-------- Source extract --------

On-Demand Learning in a Changing World: Philosophical, Technological, and Practical Perspectives on Workforce and Vocational Education

(Open Access publication via Springer)

Editor(s): Dejian Liu, Paul Prinsloo, Asha Kanwar, Usama Kalim, Yifan Zhang


Background

The world is experiencing unprecedented transformation in how knowledge is produced, shared, and legitimized. On-Demand Learning has emerged as a critical paradigm—moving beyond convenience to fundamentally reorganize relationships between knowledge, learners, and work. This shift responds to rapidly changing workplaces, accelerated technological innovation (including GenAI), and demands for flexible, modular, skill-aligned pathways.

Why This Book Now?

Global education systems face unprecedented pressure from AI, automation, and shifting labor markets, demanding adaptable, just-in-time learning solutions. Governments and industries now prioritize lifelong learning for competitiveness and inclusion.
International bodies (UNESCO, OECD, World Bank) advocate flexible, equitable education aligning with Sustainable Development Goal 4. Meanwhile, micro-credentials and modular pathways offer accessible upskilling but raise critical equity and quality concerns—particularly in the Global South.
The 2023 GenAI surge further intensifies this urgency, blurring boundaries between human/machine learning and formal/informal knowledge. These technologies redefine agency while exposing ethical tensions in on-demand education.
This volume addresses the imperative to critically reimagine on-demand learning as a flexible, equitable paradigm for sustainable educational futures amid rapid technological and socioeconomic change.

--------

**Written instruction:** Return the passage of the book description from "Global education systems" to "in on-demand education.", copied word for word.

-------- Data supplied --------

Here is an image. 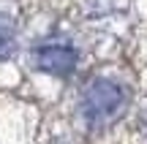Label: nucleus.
Segmentation results:
<instances>
[{
    "instance_id": "1",
    "label": "nucleus",
    "mask_w": 147,
    "mask_h": 144,
    "mask_svg": "<svg viewBox=\"0 0 147 144\" xmlns=\"http://www.w3.org/2000/svg\"><path fill=\"white\" fill-rule=\"evenodd\" d=\"M128 103V92L112 79H95L82 95V112L93 128L115 123Z\"/></svg>"
},
{
    "instance_id": "2",
    "label": "nucleus",
    "mask_w": 147,
    "mask_h": 144,
    "mask_svg": "<svg viewBox=\"0 0 147 144\" xmlns=\"http://www.w3.org/2000/svg\"><path fill=\"white\" fill-rule=\"evenodd\" d=\"M36 65L47 74L68 76L76 68V49L71 44H47L36 49Z\"/></svg>"
},
{
    "instance_id": "3",
    "label": "nucleus",
    "mask_w": 147,
    "mask_h": 144,
    "mask_svg": "<svg viewBox=\"0 0 147 144\" xmlns=\"http://www.w3.org/2000/svg\"><path fill=\"white\" fill-rule=\"evenodd\" d=\"M14 41H16V25L11 16L0 14V60L8 57L14 52Z\"/></svg>"
}]
</instances>
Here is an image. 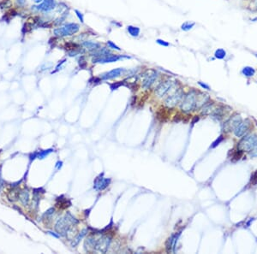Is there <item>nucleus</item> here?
Instances as JSON below:
<instances>
[{"label": "nucleus", "mask_w": 257, "mask_h": 254, "mask_svg": "<svg viewBox=\"0 0 257 254\" xmlns=\"http://www.w3.org/2000/svg\"><path fill=\"white\" fill-rule=\"evenodd\" d=\"M111 243V240L108 236L101 235V234H95L90 236L86 241V245H88V250H92L93 252L104 253H106L109 246Z\"/></svg>", "instance_id": "f257e3e1"}, {"label": "nucleus", "mask_w": 257, "mask_h": 254, "mask_svg": "<svg viewBox=\"0 0 257 254\" xmlns=\"http://www.w3.org/2000/svg\"><path fill=\"white\" fill-rule=\"evenodd\" d=\"M76 223H77L76 218L70 214H68L58 221L56 224V229L59 234L61 233L62 234H67L71 229V225H75Z\"/></svg>", "instance_id": "f03ea898"}, {"label": "nucleus", "mask_w": 257, "mask_h": 254, "mask_svg": "<svg viewBox=\"0 0 257 254\" xmlns=\"http://www.w3.org/2000/svg\"><path fill=\"white\" fill-rule=\"evenodd\" d=\"M257 146L256 134H249L243 138L238 144V148L242 152H250Z\"/></svg>", "instance_id": "7ed1b4c3"}, {"label": "nucleus", "mask_w": 257, "mask_h": 254, "mask_svg": "<svg viewBox=\"0 0 257 254\" xmlns=\"http://www.w3.org/2000/svg\"><path fill=\"white\" fill-rule=\"evenodd\" d=\"M196 108V92H190L188 93L181 104V110L185 113H190Z\"/></svg>", "instance_id": "20e7f679"}, {"label": "nucleus", "mask_w": 257, "mask_h": 254, "mask_svg": "<svg viewBox=\"0 0 257 254\" xmlns=\"http://www.w3.org/2000/svg\"><path fill=\"white\" fill-rule=\"evenodd\" d=\"M80 27L77 23H69L67 25L56 28L54 30L55 35L58 37H65V36H70L75 34H77L79 31Z\"/></svg>", "instance_id": "39448f33"}, {"label": "nucleus", "mask_w": 257, "mask_h": 254, "mask_svg": "<svg viewBox=\"0 0 257 254\" xmlns=\"http://www.w3.org/2000/svg\"><path fill=\"white\" fill-rule=\"evenodd\" d=\"M183 97V92L182 90H178L176 91L173 94L169 96L165 101V104L166 105L168 108H173L175 107L182 99Z\"/></svg>", "instance_id": "423d86ee"}, {"label": "nucleus", "mask_w": 257, "mask_h": 254, "mask_svg": "<svg viewBox=\"0 0 257 254\" xmlns=\"http://www.w3.org/2000/svg\"><path fill=\"white\" fill-rule=\"evenodd\" d=\"M157 72L154 70L147 71L142 77V87L144 88H149L154 83L155 80L157 79Z\"/></svg>", "instance_id": "0eeeda50"}, {"label": "nucleus", "mask_w": 257, "mask_h": 254, "mask_svg": "<svg viewBox=\"0 0 257 254\" xmlns=\"http://www.w3.org/2000/svg\"><path fill=\"white\" fill-rule=\"evenodd\" d=\"M173 87V82H171V80H166L164 82H162L156 90L155 94L159 97V98H162L164 97L167 92L171 90V88Z\"/></svg>", "instance_id": "6e6552de"}, {"label": "nucleus", "mask_w": 257, "mask_h": 254, "mask_svg": "<svg viewBox=\"0 0 257 254\" xmlns=\"http://www.w3.org/2000/svg\"><path fill=\"white\" fill-rule=\"evenodd\" d=\"M251 125V122L249 119H246L244 122H242L237 128L234 130V134L237 137H242L243 135L245 134V133L249 130V128L250 127Z\"/></svg>", "instance_id": "1a4fd4ad"}, {"label": "nucleus", "mask_w": 257, "mask_h": 254, "mask_svg": "<svg viewBox=\"0 0 257 254\" xmlns=\"http://www.w3.org/2000/svg\"><path fill=\"white\" fill-rule=\"evenodd\" d=\"M56 7L55 0H44L41 4L38 6H34L36 10H40L43 12H49Z\"/></svg>", "instance_id": "9d476101"}, {"label": "nucleus", "mask_w": 257, "mask_h": 254, "mask_svg": "<svg viewBox=\"0 0 257 254\" xmlns=\"http://www.w3.org/2000/svg\"><path fill=\"white\" fill-rule=\"evenodd\" d=\"M123 58V57L121 56H117V55H112V54H109L107 56L105 57H95L93 59V63H98V64H107V63H113V62H117V60Z\"/></svg>", "instance_id": "9b49d317"}, {"label": "nucleus", "mask_w": 257, "mask_h": 254, "mask_svg": "<svg viewBox=\"0 0 257 254\" xmlns=\"http://www.w3.org/2000/svg\"><path fill=\"white\" fill-rule=\"evenodd\" d=\"M242 122V118L240 115H235L229 121L226 122L225 127L227 131H234L237 127Z\"/></svg>", "instance_id": "f8f14e48"}, {"label": "nucleus", "mask_w": 257, "mask_h": 254, "mask_svg": "<svg viewBox=\"0 0 257 254\" xmlns=\"http://www.w3.org/2000/svg\"><path fill=\"white\" fill-rule=\"evenodd\" d=\"M110 181H111L110 179L104 178L101 176H99L94 181V189L97 191L103 190L104 188H105L109 185Z\"/></svg>", "instance_id": "ddd939ff"}, {"label": "nucleus", "mask_w": 257, "mask_h": 254, "mask_svg": "<svg viewBox=\"0 0 257 254\" xmlns=\"http://www.w3.org/2000/svg\"><path fill=\"white\" fill-rule=\"evenodd\" d=\"M125 72L124 69H113L105 75H103L102 79L103 80H110V79H114L116 77L120 76L121 75H123V73Z\"/></svg>", "instance_id": "4468645a"}, {"label": "nucleus", "mask_w": 257, "mask_h": 254, "mask_svg": "<svg viewBox=\"0 0 257 254\" xmlns=\"http://www.w3.org/2000/svg\"><path fill=\"white\" fill-rule=\"evenodd\" d=\"M208 100V95L204 93H200L199 95L196 94V107L199 108L204 105L206 102Z\"/></svg>", "instance_id": "2eb2a0df"}, {"label": "nucleus", "mask_w": 257, "mask_h": 254, "mask_svg": "<svg viewBox=\"0 0 257 254\" xmlns=\"http://www.w3.org/2000/svg\"><path fill=\"white\" fill-rule=\"evenodd\" d=\"M83 45L89 51H95L97 49L100 48V44L96 43V42H93V41H86L83 43Z\"/></svg>", "instance_id": "dca6fc26"}, {"label": "nucleus", "mask_w": 257, "mask_h": 254, "mask_svg": "<svg viewBox=\"0 0 257 254\" xmlns=\"http://www.w3.org/2000/svg\"><path fill=\"white\" fill-rule=\"evenodd\" d=\"M242 73H243V75H244V76L252 77L255 76V74H256V70H255V69L252 68V67L246 66V67H244V69H243Z\"/></svg>", "instance_id": "f3484780"}, {"label": "nucleus", "mask_w": 257, "mask_h": 254, "mask_svg": "<svg viewBox=\"0 0 257 254\" xmlns=\"http://www.w3.org/2000/svg\"><path fill=\"white\" fill-rule=\"evenodd\" d=\"M19 199L21 200V202L22 203L23 205H27L28 203V199H29V194L27 191H22L20 192L19 194Z\"/></svg>", "instance_id": "a211bd4d"}, {"label": "nucleus", "mask_w": 257, "mask_h": 254, "mask_svg": "<svg viewBox=\"0 0 257 254\" xmlns=\"http://www.w3.org/2000/svg\"><path fill=\"white\" fill-rule=\"evenodd\" d=\"M128 34L133 36V37H137L140 34V28L137 27H134V26H128L127 27Z\"/></svg>", "instance_id": "6ab92c4d"}, {"label": "nucleus", "mask_w": 257, "mask_h": 254, "mask_svg": "<svg viewBox=\"0 0 257 254\" xmlns=\"http://www.w3.org/2000/svg\"><path fill=\"white\" fill-rule=\"evenodd\" d=\"M214 56L216 58L218 59H223L226 56V51H225L224 49H218L215 51V53H214Z\"/></svg>", "instance_id": "aec40b11"}, {"label": "nucleus", "mask_w": 257, "mask_h": 254, "mask_svg": "<svg viewBox=\"0 0 257 254\" xmlns=\"http://www.w3.org/2000/svg\"><path fill=\"white\" fill-rule=\"evenodd\" d=\"M195 26V23L194 22H185V23H183V25H182V29L183 30H184V31H189V30H190L191 28H192L193 27Z\"/></svg>", "instance_id": "412c9836"}, {"label": "nucleus", "mask_w": 257, "mask_h": 254, "mask_svg": "<svg viewBox=\"0 0 257 254\" xmlns=\"http://www.w3.org/2000/svg\"><path fill=\"white\" fill-rule=\"evenodd\" d=\"M85 234H86V230H83V231H82L81 234H79L77 237L75 238L74 242H73V244H72V245H73V246H76V245H77V244L79 243V241H80V240H81V238H82V237L85 235Z\"/></svg>", "instance_id": "4be33fe9"}, {"label": "nucleus", "mask_w": 257, "mask_h": 254, "mask_svg": "<svg viewBox=\"0 0 257 254\" xmlns=\"http://www.w3.org/2000/svg\"><path fill=\"white\" fill-rule=\"evenodd\" d=\"M52 152V150H46V151H43V152H41V153H39L37 155V157H38L39 158H44L45 157H46L49 153H51Z\"/></svg>", "instance_id": "5701e85b"}, {"label": "nucleus", "mask_w": 257, "mask_h": 254, "mask_svg": "<svg viewBox=\"0 0 257 254\" xmlns=\"http://www.w3.org/2000/svg\"><path fill=\"white\" fill-rule=\"evenodd\" d=\"M107 45H108L109 47L112 48V49H115V50H117V51H120V50H121L117 45H116L115 44H114L113 42H112V41H108V42H107Z\"/></svg>", "instance_id": "b1692460"}, {"label": "nucleus", "mask_w": 257, "mask_h": 254, "mask_svg": "<svg viewBox=\"0 0 257 254\" xmlns=\"http://www.w3.org/2000/svg\"><path fill=\"white\" fill-rule=\"evenodd\" d=\"M75 12L77 13V15L78 16L79 20L81 21V22H84V19H83V15L80 12V11H78L77 10H75Z\"/></svg>", "instance_id": "393cba45"}, {"label": "nucleus", "mask_w": 257, "mask_h": 254, "mask_svg": "<svg viewBox=\"0 0 257 254\" xmlns=\"http://www.w3.org/2000/svg\"><path fill=\"white\" fill-rule=\"evenodd\" d=\"M157 43L160 45H163V46H169V43H167L162 39H157Z\"/></svg>", "instance_id": "a878e982"}, {"label": "nucleus", "mask_w": 257, "mask_h": 254, "mask_svg": "<svg viewBox=\"0 0 257 254\" xmlns=\"http://www.w3.org/2000/svg\"><path fill=\"white\" fill-rule=\"evenodd\" d=\"M250 156L251 157H257V146L252 150V151H250Z\"/></svg>", "instance_id": "bb28decb"}, {"label": "nucleus", "mask_w": 257, "mask_h": 254, "mask_svg": "<svg viewBox=\"0 0 257 254\" xmlns=\"http://www.w3.org/2000/svg\"><path fill=\"white\" fill-rule=\"evenodd\" d=\"M222 140H223V137H222V136H219V137H218V140H217L216 141H215V142H214V143H213V146H212V147H215L217 145H218V143H220Z\"/></svg>", "instance_id": "cd10ccee"}, {"label": "nucleus", "mask_w": 257, "mask_h": 254, "mask_svg": "<svg viewBox=\"0 0 257 254\" xmlns=\"http://www.w3.org/2000/svg\"><path fill=\"white\" fill-rule=\"evenodd\" d=\"M199 84H200V85H201V86H202L203 88H206V89H207V90H209V87H208V86H206V84H203V83H202V82H199Z\"/></svg>", "instance_id": "c85d7f7f"}, {"label": "nucleus", "mask_w": 257, "mask_h": 254, "mask_svg": "<svg viewBox=\"0 0 257 254\" xmlns=\"http://www.w3.org/2000/svg\"><path fill=\"white\" fill-rule=\"evenodd\" d=\"M3 180H2V177H1V172H0V190H1V188H2V187H3Z\"/></svg>", "instance_id": "c756f323"}, {"label": "nucleus", "mask_w": 257, "mask_h": 254, "mask_svg": "<svg viewBox=\"0 0 257 254\" xmlns=\"http://www.w3.org/2000/svg\"><path fill=\"white\" fill-rule=\"evenodd\" d=\"M48 233H49V234H51V235H53V236H55V237H57V238H58V234H53V232H50V231H49V232H48Z\"/></svg>", "instance_id": "7c9ffc66"}, {"label": "nucleus", "mask_w": 257, "mask_h": 254, "mask_svg": "<svg viewBox=\"0 0 257 254\" xmlns=\"http://www.w3.org/2000/svg\"><path fill=\"white\" fill-rule=\"evenodd\" d=\"M34 1L35 3H41V2H42L43 0H34Z\"/></svg>", "instance_id": "2f4dec72"}, {"label": "nucleus", "mask_w": 257, "mask_h": 254, "mask_svg": "<svg viewBox=\"0 0 257 254\" xmlns=\"http://www.w3.org/2000/svg\"><path fill=\"white\" fill-rule=\"evenodd\" d=\"M254 54H255V56H256V57H257V51H256V52H254Z\"/></svg>", "instance_id": "473e14b6"}, {"label": "nucleus", "mask_w": 257, "mask_h": 254, "mask_svg": "<svg viewBox=\"0 0 257 254\" xmlns=\"http://www.w3.org/2000/svg\"><path fill=\"white\" fill-rule=\"evenodd\" d=\"M256 125H257V122H256Z\"/></svg>", "instance_id": "72a5a7b5"}]
</instances>
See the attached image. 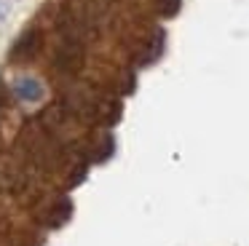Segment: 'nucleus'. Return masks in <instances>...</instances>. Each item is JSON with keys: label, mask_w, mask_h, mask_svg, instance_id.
Returning <instances> with one entry per match:
<instances>
[{"label": "nucleus", "mask_w": 249, "mask_h": 246, "mask_svg": "<svg viewBox=\"0 0 249 246\" xmlns=\"http://www.w3.org/2000/svg\"><path fill=\"white\" fill-rule=\"evenodd\" d=\"M17 96L22 102H38L40 96H43V86H40V80H35V78H19Z\"/></svg>", "instance_id": "f257e3e1"}, {"label": "nucleus", "mask_w": 249, "mask_h": 246, "mask_svg": "<svg viewBox=\"0 0 249 246\" xmlns=\"http://www.w3.org/2000/svg\"><path fill=\"white\" fill-rule=\"evenodd\" d=\"M35 48H38V32L30 30V32H24V35L17 40L11 56H14V59H30V56L35 53Z\"/></svg>", "instance_id": "f03ea898"}, {"label": "nucleus", "mask_w": 249, "mask_h": 246, "mask_svg": "<svg viewBox=\"0 0 249 246\" xmlns=\"http://www.w3.org/2000/svg\"><path fill=\"white\" fill-rule=\"evenodd\" d=\"M158 8L163 16H174L179 11V0H158Z\"/></svg>", "instance_id": "7ed1b4c3"}]
</instances>
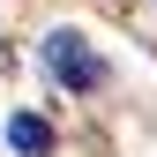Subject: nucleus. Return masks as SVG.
<instances>
[{
    "mask_svg": "<svg viewBox=\"0 0 157 157\" xmlns=\"http://www.w3.org/2000/svg\"><path fill=\"white\" fill-rule=\"evenodd\" d=\"M37 52H45V67H52V82H60V90H75V97H90L97 82H105V60H97V45H90V37L82 30H45V45H37Z\"/></svg>",
    "mask_w": 157,
    "mask_h": 157,
    "instance_id": "f257e3e1",
    "label": "nucleus"
},
{
    "mask_svg": "<svg viewBox=\"0 0 157 157\" xmlns=\"http://www.w3.org/2000/svg\"><path fill=\"white\" fill-rule=\"evenodd\" d=\"M8 150L15 157H52V127L37 112H8Z\"/></svg>",
    "mask_w": 157,
    "mask_h": 157,
    "instance_id": "f03ea898",
    "label": "nucleus"
}]
</instances>
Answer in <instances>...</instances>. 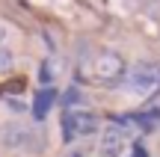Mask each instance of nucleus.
I'll list each match as a JSON object with an SVG mask.
<instances>
[{
	"mask_svg": "<svg viewBox=\"0 0 160 157\" xmlns=\"http://www.w3.org/2000/svg\"><path fill=\"white\" fill-rule=\"evenodd\" d=\"M122 86H125L128 92H133V95H145V98L157 95L160 92V65L157 62H148V59L133 62L131 68H125Z\"/></svg>",
	"mask_w": 160,
	"mask_h": 157,
	"instance_id": "f257e3e1",
	"label": "nucleus"
},
{
	"mask_svg": "<svg viewBox=\"0 0 160 157\" xmlns=\"http://www.w3.org/2000/svg\"><path fill=\"white\" fill-rule=\"evenodd\" d=\"M0 145L6 151H33L42 145V134L39 128H30V125H9L0 130Z\"/></svg>",
	"mask_w": 160,
	"mask_h": 157,
	"instance_id": "f03ea898",
	"label": "nucleus"
},
{
	"mask_svg": "<svg viewBox=\"0 0 160 157\" xmlns=\"http://www.w3.org/2000/svg\"><path fill=\"white\" fill-rule=\"evenodd\" d=\"M92 77L98 83H116L125 77V62L116 51H101L92 62Z\"/></svg>",
	"mask_w": 160,
	"mask_h": 157,
	"instance_id": "7ed1b4c3",
	"label": "nucleus"
},
{
	"mask_svg": "<svg viewBox=\"0 0 160 157\" xmlns=\"http://www.w3.org/2000/svg\"><path fill=\"white\" fill-rule=\"evenodd\" d=\"M95 128H98V119L92 116V113H86V110H71V113H65V119H62V136H65V142L92 134Z\"/></svg>",
	"mask_w": 160,
	"mask_h": 157,
	"instance_id": "20e7f679",
	"label": "nucleus"
},
{
	"mask_svg": "<svg viewBox=\"0 0 160 157\" xmlns=\"http://www.w3.org/2000/svg\"><path fill=\"white\" fill-rule=\"evenodd\" d=\"M125 145H128V128H125V122H113L107 130H104V136H101V157H122V151H125Z\"/></svg>",
	"mask_w": 160,
	"mask_h": 157,
	"instance_id": "39448f33",
	"label": "nucleus"
},
{
	"mask_svg": "<svg viewBox=\"0 0 160 157\" xmlns=\"http://www.w3.org/2000/svg\"><path fill=\"white\" fill-rule=\"evenodd\" d=\"M53 101H57V92H53V89H42V92L33 98V119L36 122H45V116L53 107Z\"/></svg>",
	"mask_w": 160,
	"mask_h": 157,
	"instance_id": "423d86ee",
	"label": "nucleus"
},
{
	"mask_svg": "<svg viewBox=\"0 0 160 157\" xmlns=\"http://www.w3.org/2000/svg\"><path fill=\"white\" fill-rule=\"evenodd\" d=\"M9 65H12V51L0 45V71H3V68H9Z\"/></svg>",
	"mask_w": 160,
	"mask_h": 157,
	"instance_id": "0eeeda50",
	"label": "nucleus"
},
{
	"mask_svg": "<svg viewBox=\"0 0 160 157\" xmlns=\"http://www.w3.org/2000/svg\"><path fill=\"white\" fill-rule=\"evenodd\" d=\"M65 157H86V148H77V145H74V148H71V151L65 154Z\"/></svg>",
	"mask_w": 160,
	"mask_h": 157,
	"instance_id": "6e6552de",
	"label": "nucleus"
},
{
	"mask_svg": "<svg viewBox=\"0 0 160 157\" xmlns=\"http://www.w3.org/2000/svg\"><path fill=\"white\" fill-rule=\"evenodd\" d=\"M133 157H145V148H142V145H137V148H133Z\"/></svg>",
	"mask_w": 160,
	"mask_h": 157,
	"instance_id": "1a4fd4ad",
	"label": "nucleus"
},
{
	"mask_svg": "<svg viewBox=\"0 0 160 157\" xmlns=\"http://www.w3.org/2000/svg\"><path fill=\"white\" fill-rule=\"evenodd\" d=\"M3 33H6V30H3V24H0V39H3Z\"/></svg>",
	"mask_w": 160,
	"mask_h": 157,
	"instance_id": "9d476101",
	"label": "nucleus"
}]
</instances>
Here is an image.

--------

**In response:**
Global education systems face unprecedented pressure from AI, automation, and shifting labor markets, demanding adaptable, just-in-time learning solutions. Governments and industries now prioritize lifelong learning for competitiveness and inclusion.
International bodies (UNESCO, OECD, World Bank) advocate flexible, equitable education aligning with Sustainable Development Goal 4. Meanwhile, micro-credentials and modular pathways offer accessible upskilling but raise critical equity and quality concerns—particularly in the Global South.
The 2023 GenAI surge further intensifies this urgency, blurring boundaries between human/machine learning and formal/informal knowledge. These technologies redefine agency while exposing ethical tensions in on-demand education.